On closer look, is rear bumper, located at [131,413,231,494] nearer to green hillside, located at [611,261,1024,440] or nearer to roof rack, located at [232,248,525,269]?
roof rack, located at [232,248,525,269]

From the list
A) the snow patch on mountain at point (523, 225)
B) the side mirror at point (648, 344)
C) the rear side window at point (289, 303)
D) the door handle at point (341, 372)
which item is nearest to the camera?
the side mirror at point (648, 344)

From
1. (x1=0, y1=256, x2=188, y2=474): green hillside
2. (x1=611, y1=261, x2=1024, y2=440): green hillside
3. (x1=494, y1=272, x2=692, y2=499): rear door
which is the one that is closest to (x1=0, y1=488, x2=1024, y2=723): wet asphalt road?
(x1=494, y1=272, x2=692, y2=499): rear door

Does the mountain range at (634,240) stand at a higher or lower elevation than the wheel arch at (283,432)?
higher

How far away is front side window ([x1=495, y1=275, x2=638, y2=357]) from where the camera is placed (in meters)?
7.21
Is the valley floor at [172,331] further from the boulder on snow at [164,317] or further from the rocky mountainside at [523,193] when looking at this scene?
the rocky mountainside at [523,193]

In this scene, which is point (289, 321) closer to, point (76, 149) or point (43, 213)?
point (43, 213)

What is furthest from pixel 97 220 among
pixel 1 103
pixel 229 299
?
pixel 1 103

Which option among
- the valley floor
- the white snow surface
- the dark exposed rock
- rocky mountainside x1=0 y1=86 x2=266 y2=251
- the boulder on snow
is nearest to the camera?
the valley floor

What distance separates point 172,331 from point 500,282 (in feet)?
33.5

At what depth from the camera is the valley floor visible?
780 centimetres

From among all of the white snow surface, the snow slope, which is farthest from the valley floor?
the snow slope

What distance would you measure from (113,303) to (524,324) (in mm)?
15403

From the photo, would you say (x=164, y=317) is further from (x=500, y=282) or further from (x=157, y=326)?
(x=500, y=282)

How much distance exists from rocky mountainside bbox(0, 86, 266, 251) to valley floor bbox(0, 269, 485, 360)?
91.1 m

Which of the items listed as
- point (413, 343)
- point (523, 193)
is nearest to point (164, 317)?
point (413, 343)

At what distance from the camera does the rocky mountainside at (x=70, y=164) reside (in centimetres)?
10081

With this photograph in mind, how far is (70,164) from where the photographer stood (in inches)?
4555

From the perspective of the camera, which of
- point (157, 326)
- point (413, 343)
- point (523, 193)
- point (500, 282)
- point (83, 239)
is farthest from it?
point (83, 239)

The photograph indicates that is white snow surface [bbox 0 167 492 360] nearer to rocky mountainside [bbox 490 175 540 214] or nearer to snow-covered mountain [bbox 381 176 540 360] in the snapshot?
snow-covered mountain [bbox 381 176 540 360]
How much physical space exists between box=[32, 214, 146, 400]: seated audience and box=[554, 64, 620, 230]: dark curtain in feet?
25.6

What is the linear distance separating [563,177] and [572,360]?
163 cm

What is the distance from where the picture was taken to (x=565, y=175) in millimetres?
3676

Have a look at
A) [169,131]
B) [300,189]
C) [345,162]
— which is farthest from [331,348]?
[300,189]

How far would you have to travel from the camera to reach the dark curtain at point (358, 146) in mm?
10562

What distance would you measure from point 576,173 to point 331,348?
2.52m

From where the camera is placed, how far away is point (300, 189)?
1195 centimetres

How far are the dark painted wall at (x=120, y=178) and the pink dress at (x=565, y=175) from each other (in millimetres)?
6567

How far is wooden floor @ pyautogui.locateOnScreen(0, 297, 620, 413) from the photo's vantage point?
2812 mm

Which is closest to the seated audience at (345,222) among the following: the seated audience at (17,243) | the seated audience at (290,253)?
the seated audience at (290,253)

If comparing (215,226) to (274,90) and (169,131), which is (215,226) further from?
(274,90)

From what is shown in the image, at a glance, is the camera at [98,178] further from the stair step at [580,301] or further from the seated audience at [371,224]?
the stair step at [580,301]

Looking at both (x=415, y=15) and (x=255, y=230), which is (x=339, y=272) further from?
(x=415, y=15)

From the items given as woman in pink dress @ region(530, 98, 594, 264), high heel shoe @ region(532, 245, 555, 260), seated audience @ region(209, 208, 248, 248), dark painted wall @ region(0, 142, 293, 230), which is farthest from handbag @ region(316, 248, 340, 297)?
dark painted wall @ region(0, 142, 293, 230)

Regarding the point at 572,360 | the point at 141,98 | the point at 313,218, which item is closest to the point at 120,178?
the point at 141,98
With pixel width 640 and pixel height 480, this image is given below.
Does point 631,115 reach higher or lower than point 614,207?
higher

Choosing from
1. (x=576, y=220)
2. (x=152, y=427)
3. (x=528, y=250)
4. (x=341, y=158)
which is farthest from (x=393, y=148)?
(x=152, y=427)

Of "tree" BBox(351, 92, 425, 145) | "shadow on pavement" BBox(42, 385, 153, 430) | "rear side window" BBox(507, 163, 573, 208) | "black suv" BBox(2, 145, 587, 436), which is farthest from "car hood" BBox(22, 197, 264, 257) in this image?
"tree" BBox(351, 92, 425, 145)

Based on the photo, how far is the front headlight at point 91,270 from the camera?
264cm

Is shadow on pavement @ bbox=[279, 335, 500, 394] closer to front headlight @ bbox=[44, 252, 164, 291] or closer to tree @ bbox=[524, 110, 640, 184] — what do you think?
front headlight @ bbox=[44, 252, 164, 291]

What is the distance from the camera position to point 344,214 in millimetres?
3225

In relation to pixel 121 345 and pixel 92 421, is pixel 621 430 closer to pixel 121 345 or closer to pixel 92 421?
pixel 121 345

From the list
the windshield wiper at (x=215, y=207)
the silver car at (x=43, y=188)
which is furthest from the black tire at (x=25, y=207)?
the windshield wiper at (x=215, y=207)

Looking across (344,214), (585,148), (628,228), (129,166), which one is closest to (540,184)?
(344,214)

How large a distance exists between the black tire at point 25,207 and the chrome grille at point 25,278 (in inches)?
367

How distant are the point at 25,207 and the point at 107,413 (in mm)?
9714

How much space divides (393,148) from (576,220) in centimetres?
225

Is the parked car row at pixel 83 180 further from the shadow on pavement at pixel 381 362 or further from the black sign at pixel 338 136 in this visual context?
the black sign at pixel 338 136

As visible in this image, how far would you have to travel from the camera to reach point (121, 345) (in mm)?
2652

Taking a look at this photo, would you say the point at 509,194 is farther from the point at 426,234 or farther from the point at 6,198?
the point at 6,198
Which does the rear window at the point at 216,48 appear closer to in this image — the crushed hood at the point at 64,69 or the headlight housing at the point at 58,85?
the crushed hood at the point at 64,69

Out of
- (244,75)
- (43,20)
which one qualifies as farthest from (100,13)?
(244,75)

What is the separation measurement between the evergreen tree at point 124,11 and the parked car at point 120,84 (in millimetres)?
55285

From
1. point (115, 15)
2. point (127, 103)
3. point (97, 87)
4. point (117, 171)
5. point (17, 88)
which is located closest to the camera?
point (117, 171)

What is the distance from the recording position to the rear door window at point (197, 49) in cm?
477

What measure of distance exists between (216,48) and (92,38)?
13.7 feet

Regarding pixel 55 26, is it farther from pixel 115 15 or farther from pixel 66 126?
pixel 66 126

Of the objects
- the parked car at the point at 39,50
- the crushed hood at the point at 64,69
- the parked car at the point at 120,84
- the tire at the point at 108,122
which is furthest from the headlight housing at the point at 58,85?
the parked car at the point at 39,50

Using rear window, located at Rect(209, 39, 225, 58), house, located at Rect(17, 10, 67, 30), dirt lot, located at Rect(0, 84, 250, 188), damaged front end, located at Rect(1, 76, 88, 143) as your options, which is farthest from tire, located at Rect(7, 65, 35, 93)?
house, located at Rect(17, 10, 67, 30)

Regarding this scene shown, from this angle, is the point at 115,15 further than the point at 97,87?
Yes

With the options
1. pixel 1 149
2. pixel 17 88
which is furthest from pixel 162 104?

CHALLENGE — Return what is listed above, exactly and completely.

EXERCISE RESPONSE —
On closer look, is rear bumper, located at [131,413,231,494] nearer to green hillside, located at [611,261,1024,440] or nearer to roof rack, located at [232,248,525,269]?
roof rack, located at [232,248,525,269]

From the list
A) the snow patch on mountain at point (523, 225)
B) the side mirror at point (648, 344)
C) the rear side window at point (289, 303)
D) the door handle at point (341, 372)
which item is nearest to the camera?
the side mirror at point (648, 344)

From
1. (x1=0, y1=256, x2=188, y2=474): green hillside
2. (x1=611, y1=261, x2=1024, y2=440): green hillside
3. (x1=494, y1=272, x2=692, y2=499): rear door
which is the one that is closest to (x1=0, y1=488, x2=1024, y2=723): wet asphalt road?
(x1=494, y1=272, x2=692, y2=499): rear door

Does the mountain range at (634,240) stand at a higher or lower elevation than the wheel arch at (283,432)?
higher

How far away is front side window ([x1=495, y1=275, x2=638, y2=357]) from where the camera is placed (in meters)?
7.21
Is the valley floor at [172,331] further from the boulder on snow at [164,317] or further from the rocky mountainside at [523,193] when looking at this scene?
the rocky mountainside at [523,193]

In this scene, which is point (289, 321) closer to, point (76, 149) or point (43, 213)?
point (43, 213)

What is furthest from pixel 97 220 among
pixel 1 103
pixel 229 299
?
pixel 1 103

Which option among
- the valley floor
- the white snow surface
- the dark exposed rock
- rocky mountainside x1=0 y1=86 x2=266 y2=251
- the boulder on snow
is nearest to the camera?
the valley floor

What distance separates point 172,331 from point 500,282 (in feet)?
33.5

At what depth from the camera is the valley floor visible?
780 centimetres

From among all of the white snow surface, the snow slope, which is farthest from the valley floor?
the snow slope

What distance would you measure from (113,303) to (524,324) (in mm)?
15403

From the photo, would you say (x=164, y=317) is further from (x=500, y=282) or further from (x=157, y=326)?
(x=500, y=282)

How much distance exists from rocky mountainside bbox(0, 86, 266, 251) to valley floor bbox(0, 269, 485, 360)?
91.1 m

Which of the items listed as
- point (413, 343)
- point (523, 193)
is nearest to point (164, 317)?
point (413, 343)

At what distance from the camera does the rocky mountainside at (x=70, y=164) reside (in centimetres)?
10081

With this photograph in mind, how far is (70,164) from where the photographer stood (in inches)?
4555

From the perspective of the camera, which of
- point (157, 326)
- point (413, 343)
- point (523, 193)
- point (500, 282)
- point (83, 239)
is farthest from it?
point (83, 239)

The photograph indicates that is white snow surface [bbox 0 167 492 360] nearer to rocky mountainside [bbox 490 175 540 214] or nearer to snow-covered mountain [bbox 381 176 540 360] in the snapshot?
snow-covered mountain [bbox 381 176 540 360]
How much physical space exists between box=[32, 214, 146, 400]: seated audience and box=[554, 64, 620, 230]: dark curtain in feet?
25.6

What is the linear distance separating [563,177] and [572,360]?
163 cm

What is the distance from where the picture was taken to (x=565, y=175) in millimetres?
3676

Have a look at
A) [169,131]
B) [300,189]
C) [345,162]
— which is farthest from [331,348]?
[300,189]

How far would you have to travel from the camera to reach the dark curtain at point (358, 146) in mm?
10562

What distance would you measure from point 576,173 to point 331,348?
2.52m

From where the camera is placed, how far away is point (300, 189)?
1195 centimetres

How far are the dark painted wall at (x=120, y=178) and the pink dress at (x=565, y=175) from each other (in millimetres)?
6567

How far is wooden floor @ pyautogui.locateOnScreen(0, 297, 620, 413) from the photo's vantage point?
2812 mm

Which is closest to the seated audience at (345,222) among the following: the seated audience at (17,243) | the seated audience at (290,253)?
the seated audience at (290,253)

If comparing (215,226) to (274,90) and (169,131), which is (215,226) further from?
(274,90)

From what is shown in the image, at a glance, is the camera at [98,178] further from the stair step at [580,301] or further from the seated audience at [371,224]?
the stair step at [580,301]

Looking at both (x=415, y=15) and (x=255, y=230), which is (x=339, y=272) further from?
(x=415, y=15)

From the items given as woman in pink dress @ region(530, 98, 594, 264), high heel shoe @ region(532, 245, 555, 260), seated audience @ region(209, 208, 248, 248), dark painted wall @ region(0, 142, 293, 230), which is farthest from handbag @ region(316, 248, 340, 297)?
dark painted wall @ region(0, 142, 293, 230)

Regarding the point at 572,360 | the point at 141,98 | the point at 313,218, which item is closest to the point at 120,178?
the point at 141,98
With pixel width 640 and pixel height 480, this image is given below.
Does point 631,115 reach higher or lower than point 614,207?
higher

Choosing from
1. (x=576, y=220)
2. (x=152, y=427)
3. (x=528, y=250)
4. (x=341, y=158)
which is farthest from (x=393, y=148)?
(x=152, y=427)

Of "tree" BBox(351, 92, 425, 145) | "shadow on pavement" BBox(42, 385, 153, 430) | "rear side window" BBox(507, 163, 573, 208) | "black suv" BBox(2, 145, 587, 436), which is farthest from "car hood" BBox(22, 197, 264, 257) in this image?
"tree" BBox(351, 92, 425, 145)

Based on the photo, how far is the front headlight at point 91,270 from the camera?
264cm

Is shadow on pavement @ bbox=[279, 335, 500, 394] closer to front headlight @ bbox=[44, 252, 164, 291] or closer to tree @ bbox=[524, 110, 640, 184] — what do you think?
front headlight @ bbox=[44, 252, 164, 291]

What is the distance from the camera position to point 344,214 in millimetres?
3225

In relation to pixel 121 345 and pixel 92 421, is pixel 621 430 closer to pixel 121 345 or closer to pixel 92 421?
pixel 121 345

From the list
the windshield wiper at (x=215, y=207)
the silver car at (x=43, y=188)
which is furthest from the black tire at (x=25, y=207)?
the windshield wiper at (x=215, y=207)

Looking across (344,214), (585,148), (628,228), (129,166), which one is closest to (540,184)?
(344,214)

How large a distance exists between the black tire at point 25,207 and the chrome grille at point 25,278 (in inches)?
367

How distant are the point at 25,207 and the point at 107,413 (in mm)?
9714

How much space divides (393,148) from (576,220) in centimetres?
225

Is the parked car row at pixel 83 180 further from the shadow on pavement at pixel 381 362 or further from the black sign at pixel 338 136 in this visual context?
the black sign at pixel 338 136

As visible in this image, how far would you have to travel from the camera to reach point (121, 345) (in mm)?
2652

Taking a look at this photo, would you say the point at 509,194 is farther from the point at 426,234 or farther from the point at 6,198?
the point at 6,198
Which does the rear window at the point at 216,48 appear closer to in this image — the crushed hood at the point at 64,69 or the headlight housing at the point at 58,85?
the crushed hood at the point at 64,69

Out of
- (244,75)
- (43,20)
which one qualifies as farthest from (100,13)?
(244,75)

What is the separation measurement between the evergreen tree at point 124,11 and the parked car at point 120,84 (in millimetres)?
55285

From
1. point (115, 15)
2. point (127, 103)
3. point (97, 87)
4. point (117, 171)
5. point (17, 88)
which is located closest to the camera?
point (117, 171)

What is the distance from the recording position to the rear door window at point (197, 49) in cm?
477

What measure of distance exists between (216,48) and (92,38)?
13.7 feet

Regarding pixel 55 26, is it farther from pixel 115 15 or farther from pixel 66 126?
pixel 66 126

Of the objects
- the parked car at the point at 39,50
- the crushed hood at the point at 64,69
- the parked car at the point at 120,84
- the tire at the point at 108,122
which is furthest from the headlight housing at the point at 58,85?
the parked car at the point at 39,50

Using rear window, located at Rect(209, 39, 225, 58), house, located at Rect(17, 10, 67, 30), dirt lot, located at Rect(0, 84, 250, 188), damaged front end, located at Rect(1, 76, 88, 143) as your options, which is farthest from tire, located at Rect(7, 65, 35, 93)?
house, located at Rect(17, 10, 67, 30)

Regarding this scene shown, from this angle, is the point at 115,15 further than the point at 97,87?
Yes

With the options
1. pixel 1 149
2. pixel 17 88
which is furthest from pixel 162 104?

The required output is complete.